### Set tasks
#1 Summarize the article on Bishop Grandin in two sentences.
#2 According to the article on Bishop Grandin, where was he ordained, and by whom?
#3 Write a continuation of the article on Bishop Grandin, starting after its final sentence.

### Passage
Last Updated: Friday - 09/24/2010
Week of September 5, 2005
Bishop Grandin fought for schools
Native of France volunteered for Oblates' missions in Canada's North
By JULIETTE CHAMPAGNE
Special to the WCR
Born in 1829 in the department of Mayenne, in northwestern France, the ninth child of a large peasant family, Vital Grandin still did not know how to write at age 13. Yet, he ardently desired to become a priest, and an older brother, already in the orders, helped him achieve that goal.
Grandin entered a seminary near Le Mans in 1845, and later went to Paris, where he had hoped to be accepted in the Foreign Missions to go to China. Turned down because of a speech impediment, he was later accepted by the Oblates, although not necessarily for missions abroad. In 1854, he was ordained at Marseille by Bishop Eugene de Mazenod, founder of the order.
And on to Canada
While at the novitiate, he met the newly ordained coadjutant of the Diocese of St. Boniface, Bishop Alexandre Taché, and after his ordination enthusiastically volunteered for the Canadian North West missions. He left for Canada in June 1854, along with two other aspiring missionaries. At that time, there was only a handful of Oblates in the North West and it was difficult to find willing recruits.
After a year spent at St. Boniface, he was sent to Île-à-la-Crosse and on to Lake Athabasca to Nativity Mission, near Fort Chipewyan, where he spent the winter. He remained in that region for four more years when he was named coadjutor to the bishop of St. Boniface.
He returned to France to be consecrated and then came back in 1860 to administer the Vicariate of Athabasca-Mackenzie where he had to cope with failing health, the exceedingly difficult climate, a chronic shortage of funds and the incessant competition of Protestant missionaries.
The Diocese of St. Boniface was again subdivided in 1867, and Grandin became the vicar apostolic of Saskatchewan and the Diocese of Saint Albert, while Bishop Henri Faraud took over the management of the Vicariate of Mackenzie.
With the destruction by fire of his residence at Île-à-la-Crosse, Grandin chose to relocate to St. Albert, which had just been established as a permanent mission site in 1861.
In 1870, due to civil unrest and war in France, charitable contributions to the North West missions, on which Grandin depended, ceased. As well, smallpox struck the region, and some 300 of the 700 Métis living around St. Albert died. Grandin was intent on establishing schools for the native and Métis children in the North West, and hoped to obtain financing from the Society for the Propagation of the Faith in Paris.

Detection examples
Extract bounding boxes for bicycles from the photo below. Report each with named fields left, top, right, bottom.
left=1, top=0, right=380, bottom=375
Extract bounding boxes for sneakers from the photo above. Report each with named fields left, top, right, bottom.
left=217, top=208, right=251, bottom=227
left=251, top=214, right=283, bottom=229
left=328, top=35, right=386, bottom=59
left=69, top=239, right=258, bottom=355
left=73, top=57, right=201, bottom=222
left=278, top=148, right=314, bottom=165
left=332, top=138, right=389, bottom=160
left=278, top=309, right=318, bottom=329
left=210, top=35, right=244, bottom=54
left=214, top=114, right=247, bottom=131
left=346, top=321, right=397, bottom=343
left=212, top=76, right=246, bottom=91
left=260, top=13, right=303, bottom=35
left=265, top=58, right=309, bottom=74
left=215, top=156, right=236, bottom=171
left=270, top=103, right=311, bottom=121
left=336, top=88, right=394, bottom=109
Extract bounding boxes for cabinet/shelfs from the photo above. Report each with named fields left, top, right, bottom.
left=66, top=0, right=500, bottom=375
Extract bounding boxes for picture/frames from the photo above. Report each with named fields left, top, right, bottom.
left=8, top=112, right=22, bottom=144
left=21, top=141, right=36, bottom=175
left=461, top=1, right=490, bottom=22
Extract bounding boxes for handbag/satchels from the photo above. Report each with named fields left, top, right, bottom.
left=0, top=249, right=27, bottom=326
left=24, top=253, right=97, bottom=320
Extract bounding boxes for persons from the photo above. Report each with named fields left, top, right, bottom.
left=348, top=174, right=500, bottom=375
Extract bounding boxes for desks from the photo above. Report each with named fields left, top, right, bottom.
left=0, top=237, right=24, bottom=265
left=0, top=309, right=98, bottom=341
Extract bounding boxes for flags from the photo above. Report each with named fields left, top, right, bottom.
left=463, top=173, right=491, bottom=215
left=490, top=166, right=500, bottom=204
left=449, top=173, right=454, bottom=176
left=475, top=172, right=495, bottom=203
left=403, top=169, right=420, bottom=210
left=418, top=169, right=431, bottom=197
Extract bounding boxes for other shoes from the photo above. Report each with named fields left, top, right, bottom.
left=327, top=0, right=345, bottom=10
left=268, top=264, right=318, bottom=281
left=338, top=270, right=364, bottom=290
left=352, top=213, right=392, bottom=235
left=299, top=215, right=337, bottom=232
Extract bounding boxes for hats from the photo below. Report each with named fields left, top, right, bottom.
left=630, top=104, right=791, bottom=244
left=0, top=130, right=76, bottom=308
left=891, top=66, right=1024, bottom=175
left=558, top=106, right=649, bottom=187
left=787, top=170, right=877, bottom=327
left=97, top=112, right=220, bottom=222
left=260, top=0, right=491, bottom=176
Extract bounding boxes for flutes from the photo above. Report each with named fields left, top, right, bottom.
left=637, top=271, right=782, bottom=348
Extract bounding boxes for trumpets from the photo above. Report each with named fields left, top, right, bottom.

### Answers for this exercise
#1 Born in 1829 into a large peasant family in northwestern France, Vital Grandin was turned down by the Foreign Missions because of a speech impediment, then joined the Oblates, was ordained at Marseille in 1854, and volunteered for the missions in Canada's North West. There he served at Île-à-la-Crosse and near Fort Chipewyan, became coadjutor to the bishop of St. Boniface and later vicar apostolic of Saskatchewan, moved to St. Albert after a fire destroyed his residence, and hoped to get money from Paris to build schools for native and Métis children.

#2 He was ordained at Marseille by Bishop Eugene de Mazenod, founder of the Oblates.

#3
He returned to Europe in 1877 with this in mind and, although he obtained the approval of Pope Leo XIII, he was unable to obtain financing from the society. Nevertheless, he obtained more missionaries, and was able to collect funds elsewhere.
Back to Canada
He returned to Canada in 1879, and a few years later, travelled to eastern Canada in an attempt to obtain financing from the Canadian government for the three schools (St. Albert, Lac la Biche and Île-à-la-Crosse) in his diocese.
He strongly believed that Indian and Métis children should be allowed to study together, as he felt that the former learned from the latter and eased the culture shock they were subjected to upon entering a school. The federal government did not support his view, and only intended to provide schools to Indian children, so in the end, Grandin received little support from these agencies.
A family affair
Several other missionaries from his region joined him in his missionary efforts, including Valentin Végreville and René Remas. His cousin, Émile Grouard, accompanied him to Canada in 1860, and his nephew Henri Grandin came in 1875. Both spent the remainder of their lives in the mission field.
Others include Brother François Leriche, a blacksmith by trade, and Hippolyte Leduc, also from Mayenne. As well, Grandin convinced feminine Church circles in the greater area to provide dowries for young missionaries who were leaving for the North West. They donated Church vestments, sacred vessels, prayer books, and other basic necessities.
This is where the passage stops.